あっという間に5月にはいっていました。日本はゴールデンウィークだったんですね。

シアトルではマロニエの花が満開です。

マロニエはとても背の高い、姿の良い木。大きい葉が光をよく通して、明るい印象です。
 
木の背が高いし、色も目立たないのでこんなに満開でもあまり気づかないのですが、見上げると白い燭台のような花がいっぱいについていて、地面にほろほろ散っています。

写真はワシントン大学構内。

正門前の「フラタニティハウス」が並ぶ「グリーク・ロウ」にも、この背の高いマロニエの木が生い茂っています。

シアトルでは、シアトルパシフィック大学の前にもあったし、バラードの高校の横にもあるし、なぜか学校の近くや構内に植わってます。

同じくらいの背の高さなので、同時期に植えられたのかもしれません。

== 提供資料 ==
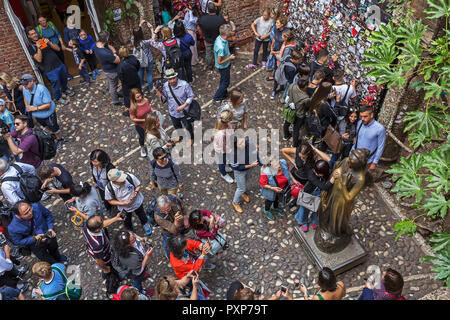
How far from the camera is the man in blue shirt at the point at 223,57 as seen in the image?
32.3 feet

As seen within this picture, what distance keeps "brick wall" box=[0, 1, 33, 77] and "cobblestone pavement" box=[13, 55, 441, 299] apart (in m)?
2.07

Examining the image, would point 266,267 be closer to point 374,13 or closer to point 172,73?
point 172,73

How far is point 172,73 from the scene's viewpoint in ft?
28.0

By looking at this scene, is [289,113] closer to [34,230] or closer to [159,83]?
[159,83]

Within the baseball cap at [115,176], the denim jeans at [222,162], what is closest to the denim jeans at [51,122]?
the baseball cap at [115,176]

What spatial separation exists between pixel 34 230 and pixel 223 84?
6.08m

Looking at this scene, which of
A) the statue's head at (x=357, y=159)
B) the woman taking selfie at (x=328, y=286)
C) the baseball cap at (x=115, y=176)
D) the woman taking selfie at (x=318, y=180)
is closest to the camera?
the woman taking selfie at (x=328, y=286)

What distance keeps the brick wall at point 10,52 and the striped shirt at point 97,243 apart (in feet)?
22.5

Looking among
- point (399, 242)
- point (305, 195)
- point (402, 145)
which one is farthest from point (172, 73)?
point (399, 242)

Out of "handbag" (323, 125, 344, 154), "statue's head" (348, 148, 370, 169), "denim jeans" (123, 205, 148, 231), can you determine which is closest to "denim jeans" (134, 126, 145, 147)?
"denim jeans" (123, 205, 148, 231)

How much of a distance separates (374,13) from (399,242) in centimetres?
486

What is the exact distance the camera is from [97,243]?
6.34m

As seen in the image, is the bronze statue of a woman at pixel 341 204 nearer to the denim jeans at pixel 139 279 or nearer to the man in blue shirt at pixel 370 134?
the man in blue shirt at pixel 370 134

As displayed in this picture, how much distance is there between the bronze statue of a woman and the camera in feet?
19.2
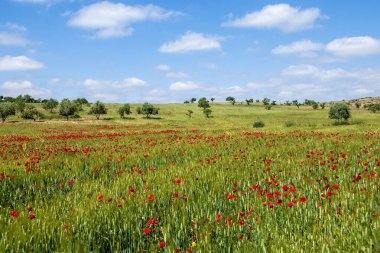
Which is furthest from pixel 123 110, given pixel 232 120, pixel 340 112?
pixel 340 112

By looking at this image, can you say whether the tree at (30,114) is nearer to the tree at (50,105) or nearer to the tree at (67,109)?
the tree at (67,109)

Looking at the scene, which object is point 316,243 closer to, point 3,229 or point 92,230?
point 92,230

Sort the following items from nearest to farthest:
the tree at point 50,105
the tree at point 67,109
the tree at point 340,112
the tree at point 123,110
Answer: the tree at point 340,112 → the tree at point 67,109 → the tree at point 123,110 → the tree at point 50,105

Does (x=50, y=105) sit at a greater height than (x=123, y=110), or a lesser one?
greater

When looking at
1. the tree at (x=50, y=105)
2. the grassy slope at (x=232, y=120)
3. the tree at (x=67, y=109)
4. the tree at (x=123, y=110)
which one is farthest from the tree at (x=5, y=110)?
the tree at (x=123, y=110)

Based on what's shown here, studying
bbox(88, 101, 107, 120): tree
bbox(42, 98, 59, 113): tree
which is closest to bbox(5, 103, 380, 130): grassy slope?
bbox(88, 101, 107, 120): tree

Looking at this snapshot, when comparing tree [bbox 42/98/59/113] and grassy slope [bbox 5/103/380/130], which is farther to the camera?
tree [bbox 42/98/59/113]

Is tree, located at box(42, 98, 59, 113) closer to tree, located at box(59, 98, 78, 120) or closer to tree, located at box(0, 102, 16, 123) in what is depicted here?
tree, located at box(59, 98, 78, 120)

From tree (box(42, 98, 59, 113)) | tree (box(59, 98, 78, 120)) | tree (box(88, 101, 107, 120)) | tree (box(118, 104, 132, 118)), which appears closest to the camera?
tree (box(59, 98, 78, 120))

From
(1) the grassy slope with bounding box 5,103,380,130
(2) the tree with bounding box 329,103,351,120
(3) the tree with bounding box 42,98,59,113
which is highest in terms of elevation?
(3) the tree with bounding box 42,98,59,113

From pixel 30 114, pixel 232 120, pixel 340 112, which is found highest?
pixel 30 114

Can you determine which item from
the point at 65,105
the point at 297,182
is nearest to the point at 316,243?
the point at 297,182

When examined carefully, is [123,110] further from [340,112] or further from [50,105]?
[340,112]

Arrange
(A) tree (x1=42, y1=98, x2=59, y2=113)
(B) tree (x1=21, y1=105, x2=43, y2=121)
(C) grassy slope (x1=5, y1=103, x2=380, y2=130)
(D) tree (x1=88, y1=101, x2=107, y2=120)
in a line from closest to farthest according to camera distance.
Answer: (C) grassy slope (x1=5, y1=103, x2=380, y2=130) → (B) tree (x1=21, y1=105, x2=43, y2=121) → (D) tree (x1=88, y1=101, x2=107, y2=120) → (A) tree (x1=42, y1=98, x2=59, y2=113)
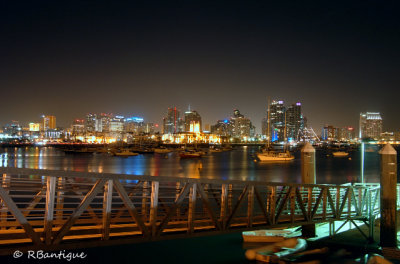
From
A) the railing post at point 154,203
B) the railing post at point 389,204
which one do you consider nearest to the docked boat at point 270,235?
the railing post at point 389,204

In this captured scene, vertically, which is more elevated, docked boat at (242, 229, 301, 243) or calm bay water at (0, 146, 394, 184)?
docked boat at (242, 229, 301, 243)

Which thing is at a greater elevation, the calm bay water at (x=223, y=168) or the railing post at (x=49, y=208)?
the railing post at (x=49, y=208)

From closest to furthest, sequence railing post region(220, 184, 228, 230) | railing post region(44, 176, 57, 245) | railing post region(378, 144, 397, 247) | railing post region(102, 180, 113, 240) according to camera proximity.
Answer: railing post region(44, 176, 57, 245), railing post region(102, 180, 113, 240), railing post region(220, 184, 228, 230), railing post region(378, 144, 397, 247)

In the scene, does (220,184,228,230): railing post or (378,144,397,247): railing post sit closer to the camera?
(220,184,228,230): railing post

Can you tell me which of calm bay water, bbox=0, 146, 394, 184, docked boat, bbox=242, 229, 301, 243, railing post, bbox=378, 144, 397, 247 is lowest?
calm bay water, bbox=0, 146, 394, 184

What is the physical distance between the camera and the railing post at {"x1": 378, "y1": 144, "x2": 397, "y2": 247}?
1253 centimetres

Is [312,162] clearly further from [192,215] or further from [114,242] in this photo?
[114,242]

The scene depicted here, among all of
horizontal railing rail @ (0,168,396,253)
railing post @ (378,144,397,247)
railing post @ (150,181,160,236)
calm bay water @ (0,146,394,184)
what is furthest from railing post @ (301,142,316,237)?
calm bay water @ (0,146,394,184)

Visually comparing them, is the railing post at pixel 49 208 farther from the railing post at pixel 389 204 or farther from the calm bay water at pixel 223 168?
the calm bay water at pixel 223 168

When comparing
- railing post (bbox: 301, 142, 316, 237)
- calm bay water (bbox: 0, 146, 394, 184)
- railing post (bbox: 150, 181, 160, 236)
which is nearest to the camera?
railing post (bbox: 150, 181, 160, 236)

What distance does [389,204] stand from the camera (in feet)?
41.1

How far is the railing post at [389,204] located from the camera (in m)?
12.5

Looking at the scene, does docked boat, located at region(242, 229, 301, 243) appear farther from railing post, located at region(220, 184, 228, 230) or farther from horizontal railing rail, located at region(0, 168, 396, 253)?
railing post, located at region(220, 184, 228, 230)

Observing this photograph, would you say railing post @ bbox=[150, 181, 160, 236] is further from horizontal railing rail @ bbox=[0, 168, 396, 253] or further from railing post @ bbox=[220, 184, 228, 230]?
railing post @ bbox=[220, 184, 228, 230]
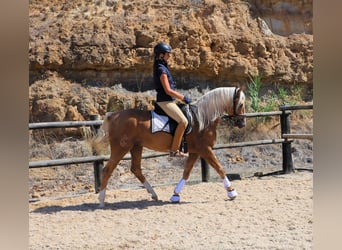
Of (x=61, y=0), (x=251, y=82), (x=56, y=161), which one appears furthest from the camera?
(x=61, y=0)

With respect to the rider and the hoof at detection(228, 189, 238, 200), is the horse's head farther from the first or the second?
the hoof at detection(228, 189, 238, 200)

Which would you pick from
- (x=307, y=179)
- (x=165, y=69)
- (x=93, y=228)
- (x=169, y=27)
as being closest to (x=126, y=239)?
(x=93, y=228)

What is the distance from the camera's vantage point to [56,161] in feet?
18.8

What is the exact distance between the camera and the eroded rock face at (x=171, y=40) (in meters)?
7.22

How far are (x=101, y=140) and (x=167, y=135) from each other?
0.62 meters

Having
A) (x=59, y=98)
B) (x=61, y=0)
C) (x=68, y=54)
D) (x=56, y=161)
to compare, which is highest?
(x=61, y=0)

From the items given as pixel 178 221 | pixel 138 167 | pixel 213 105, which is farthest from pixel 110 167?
pixel 213 105

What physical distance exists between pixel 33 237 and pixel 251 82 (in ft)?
10.5

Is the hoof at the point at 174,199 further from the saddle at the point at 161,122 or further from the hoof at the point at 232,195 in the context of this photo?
the saddle at the point at 161,122

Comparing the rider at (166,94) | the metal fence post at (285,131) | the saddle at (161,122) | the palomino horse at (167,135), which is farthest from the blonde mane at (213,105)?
the metal fence post at (285,131)

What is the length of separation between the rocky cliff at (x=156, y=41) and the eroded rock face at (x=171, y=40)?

== 課題 ==
A. 本文の「マロニエはとても背の高い、姿の良い木。大きい葉が光をよく通して、明るい印象です。」から「同じくらいの背の高さなので、同時期に植えられたのかもしれません。」までをすべて、「マロニエ」を「セイヨウトチノキ」に置き換えて書き直すこと。
B. シアトルのマロニエを書いた本文の続きを、最後の文の後から書き進めること。
資料は使わなくてよい。

== 課題ごとの解答 ==
A.
セイヨウトチノキはとても背の高い、姿の良い木。大きい葉が光をよく通して、明るい印象です。
 
木の背が高いし、色も目立たないのでこんなに満開でもあまり気づかないのですが、見上げると白い燭台のような花がいっぱいについていて、地面にほろほろ散っています。

写真はワシントン大学構内。

正門前の「フラタニティハウス」が並ぶ「グリーク・ロウ」にも、この背の高いセイヨウトチノキの木が生い茂っています。

シアトルでは、シアトルパシフィック大学の前にもあったし、バラードの高校の横にもあるし、なぜか学校の近くや構内に植わってます。

同じくらいの背の高さなので、同時期に植えられたのかもしれません。

B.
その時代にマロニエが流行していたのかも。


和名はセイヨウトチノキ。英語ではHorse-chestnutというのが正式名ですが、アメリカの人は単に「チェスナットの木」と呼んでいることが多いみたいです。

「マロン」てこの「マロニエ」からの由来なんですって(by ウィキペディア)。

でも日本の栗の花のような独特の匂いはまったくありません。


この花が咲いて大きな葉がわさわさと繁ると、初夏がやって来たという感じがします。